■ **WHAT YOU SHOULD DO**
From the entries below, give the number of lines where the word "scientific" occurs, and nothing else.

■ **TASK DATA**
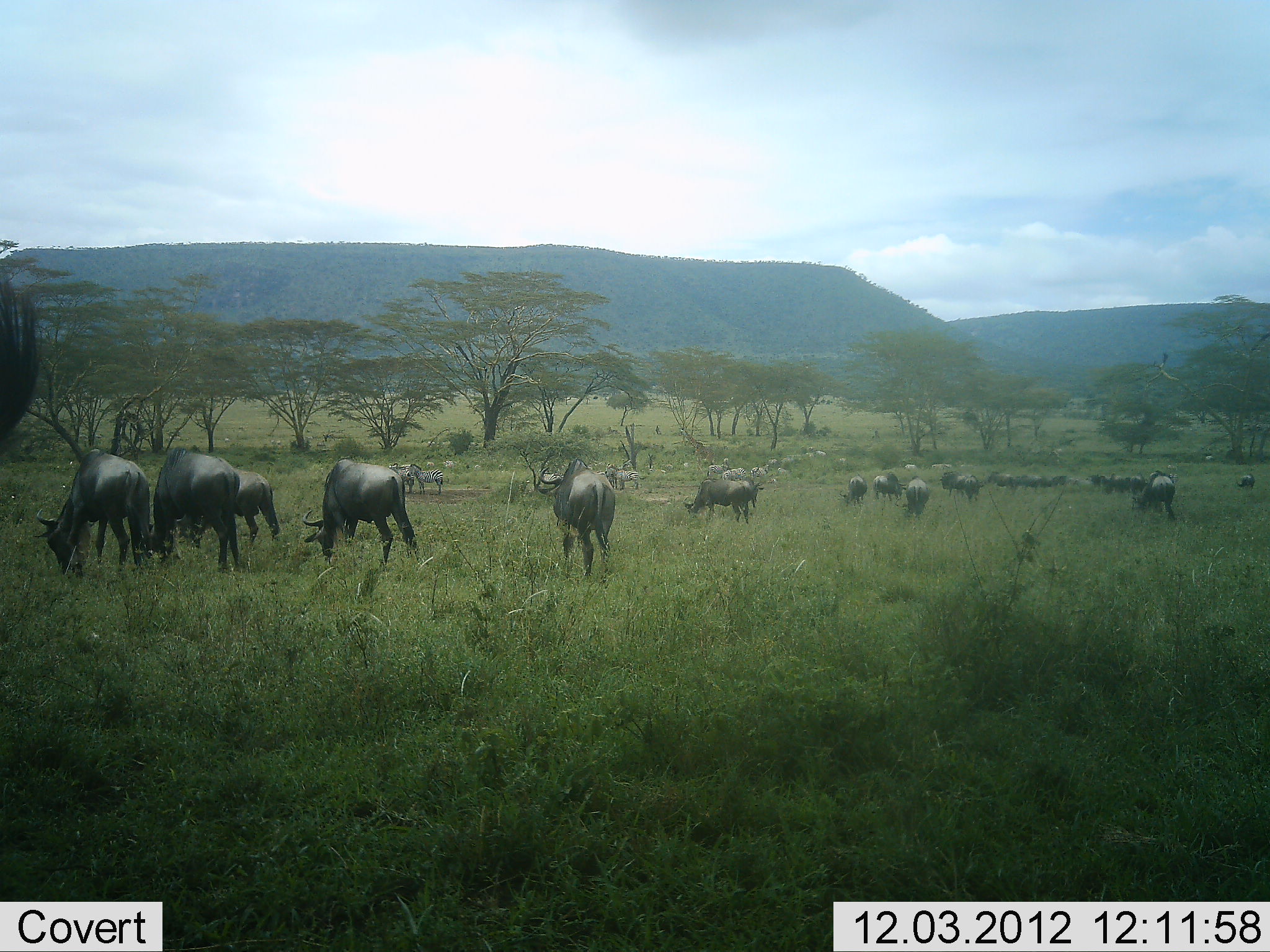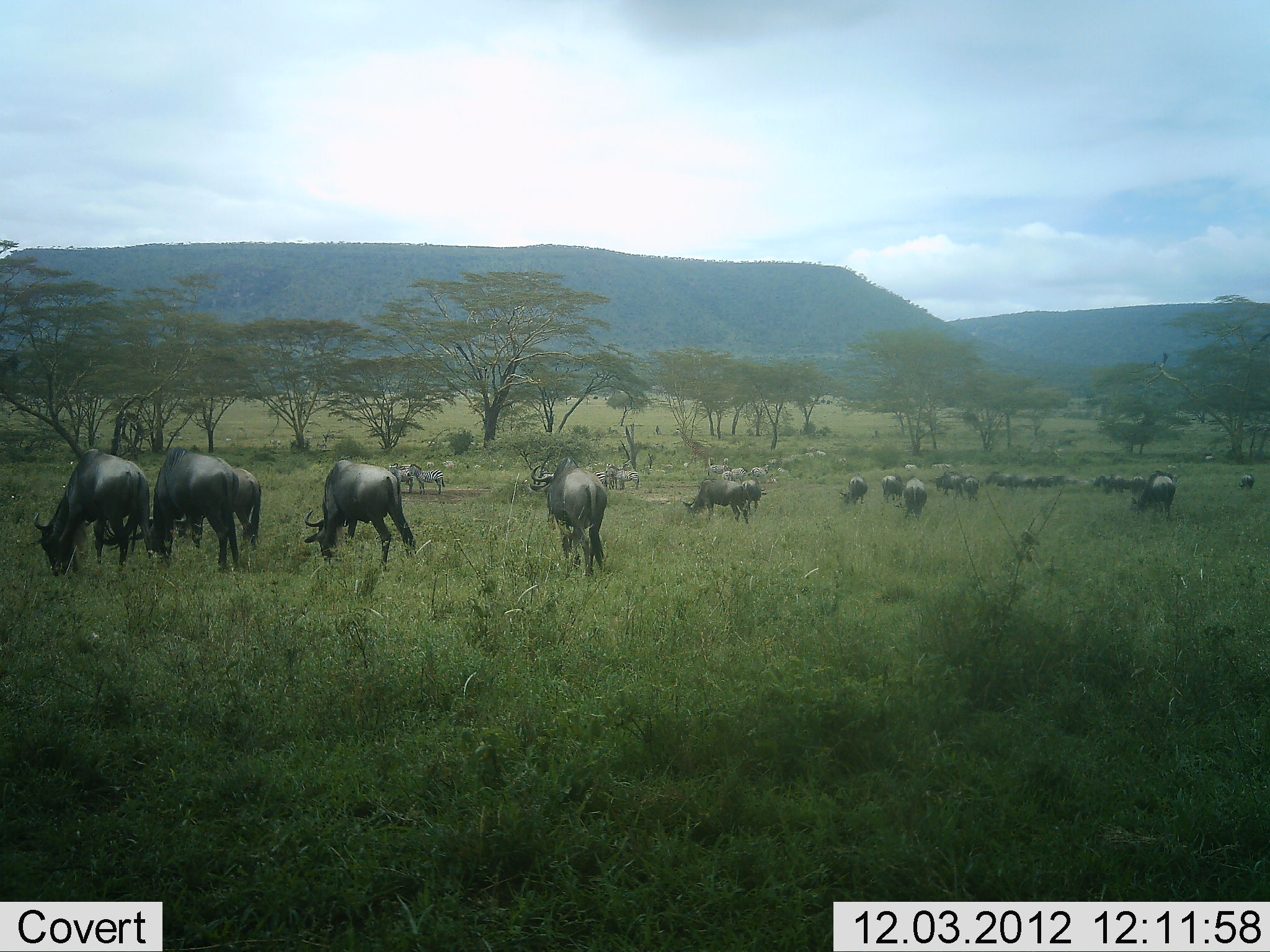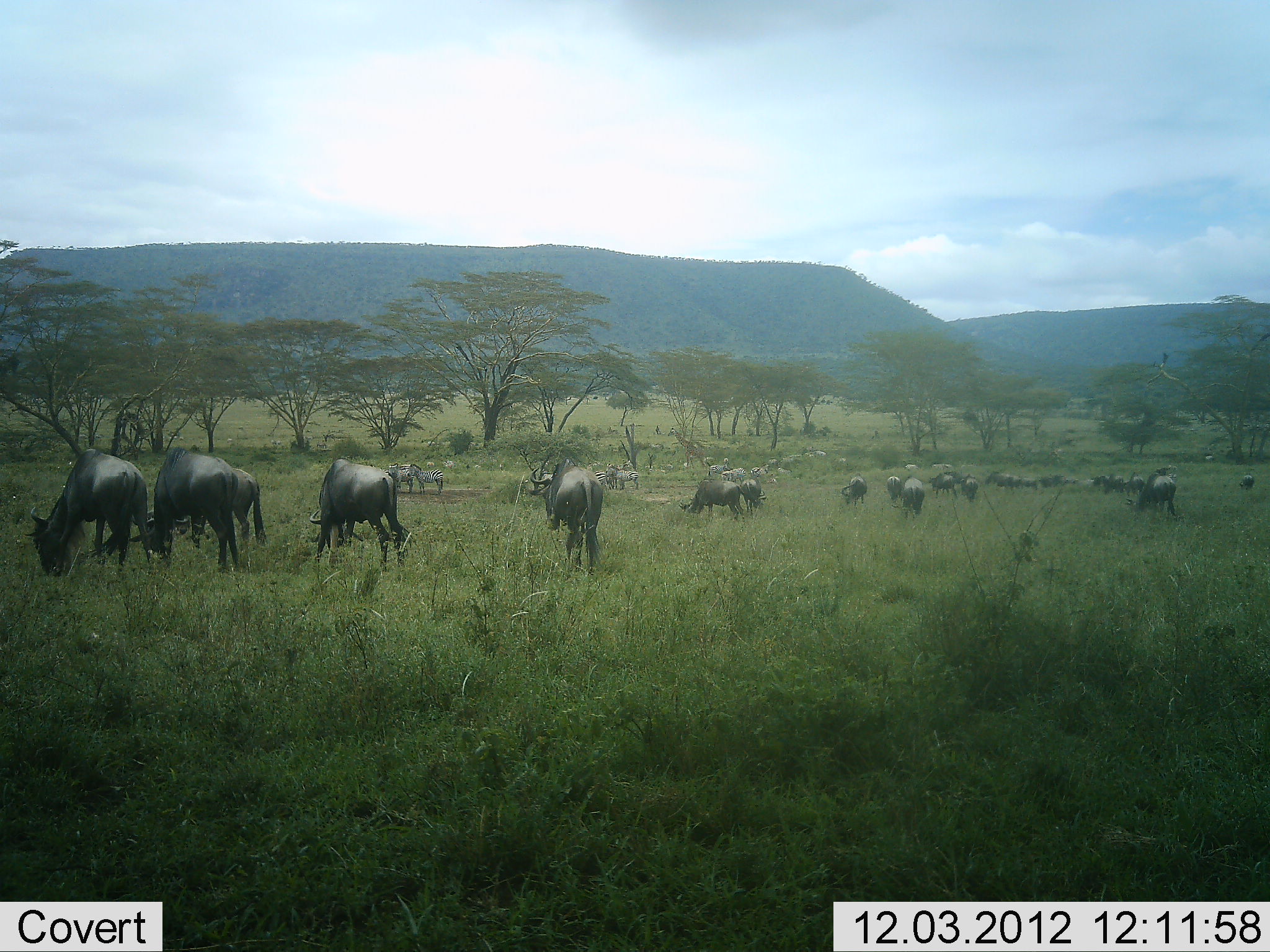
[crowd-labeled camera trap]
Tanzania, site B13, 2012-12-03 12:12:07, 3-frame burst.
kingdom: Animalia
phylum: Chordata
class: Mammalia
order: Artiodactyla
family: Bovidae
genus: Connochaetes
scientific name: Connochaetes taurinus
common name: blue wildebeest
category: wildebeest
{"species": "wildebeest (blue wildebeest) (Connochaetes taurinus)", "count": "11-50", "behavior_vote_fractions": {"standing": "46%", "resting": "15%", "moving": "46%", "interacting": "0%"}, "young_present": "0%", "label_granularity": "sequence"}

...

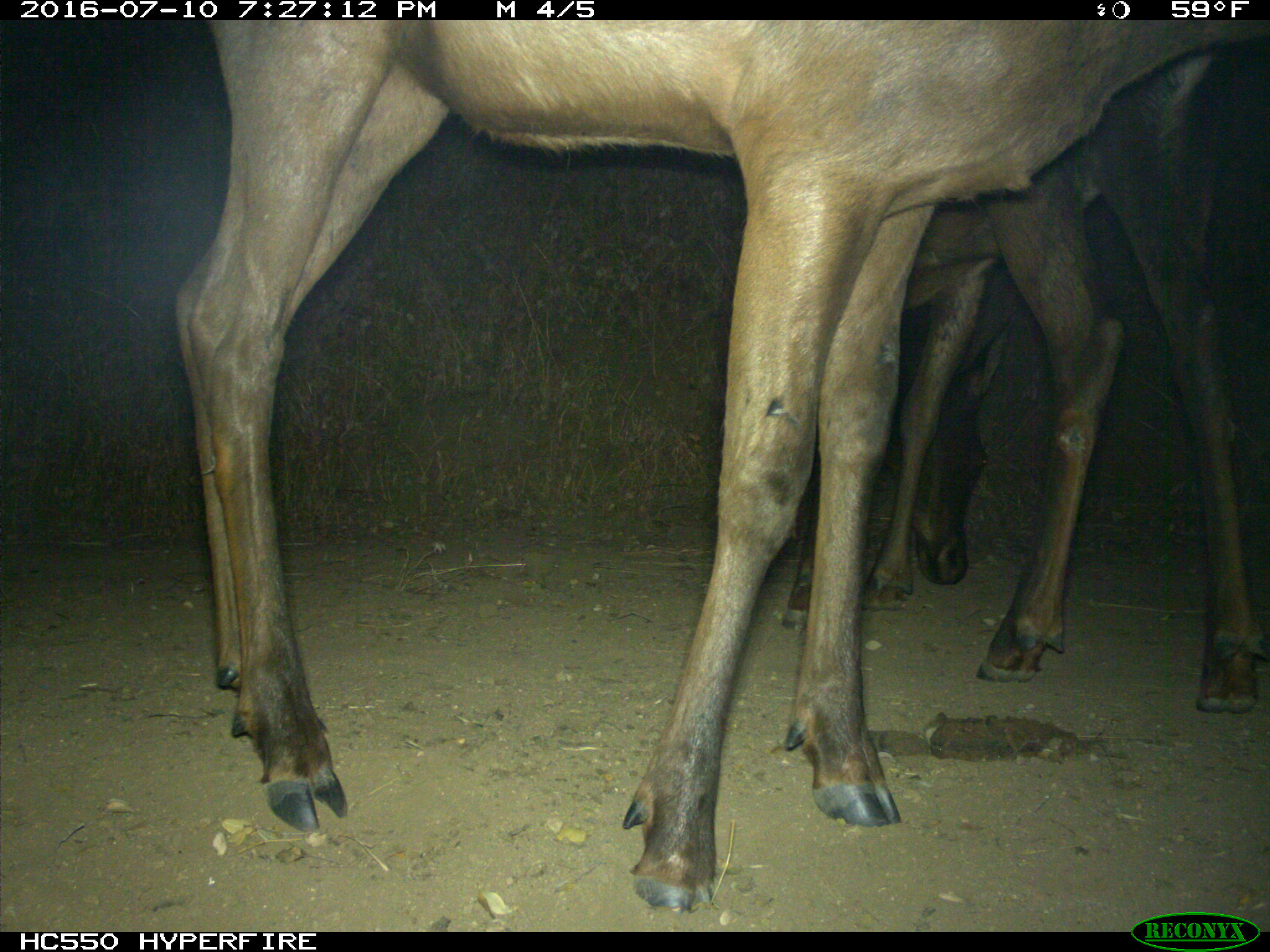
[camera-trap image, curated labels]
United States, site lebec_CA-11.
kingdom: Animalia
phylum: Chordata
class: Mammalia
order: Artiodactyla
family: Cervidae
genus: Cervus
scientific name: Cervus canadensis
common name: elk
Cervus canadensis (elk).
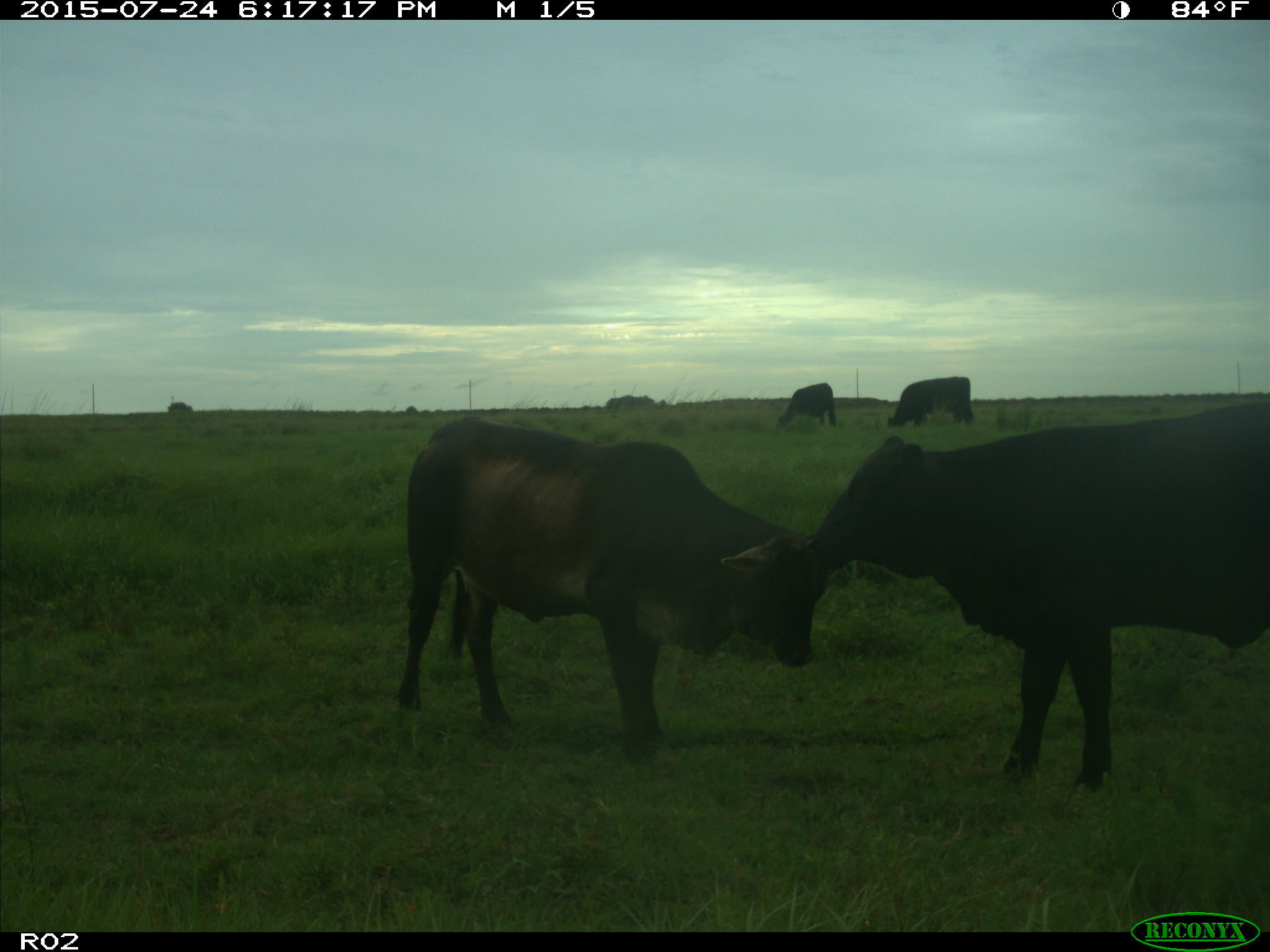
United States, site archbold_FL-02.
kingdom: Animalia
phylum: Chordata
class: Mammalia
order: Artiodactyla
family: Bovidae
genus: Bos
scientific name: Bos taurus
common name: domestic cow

■ **TASK SOLUTION**
3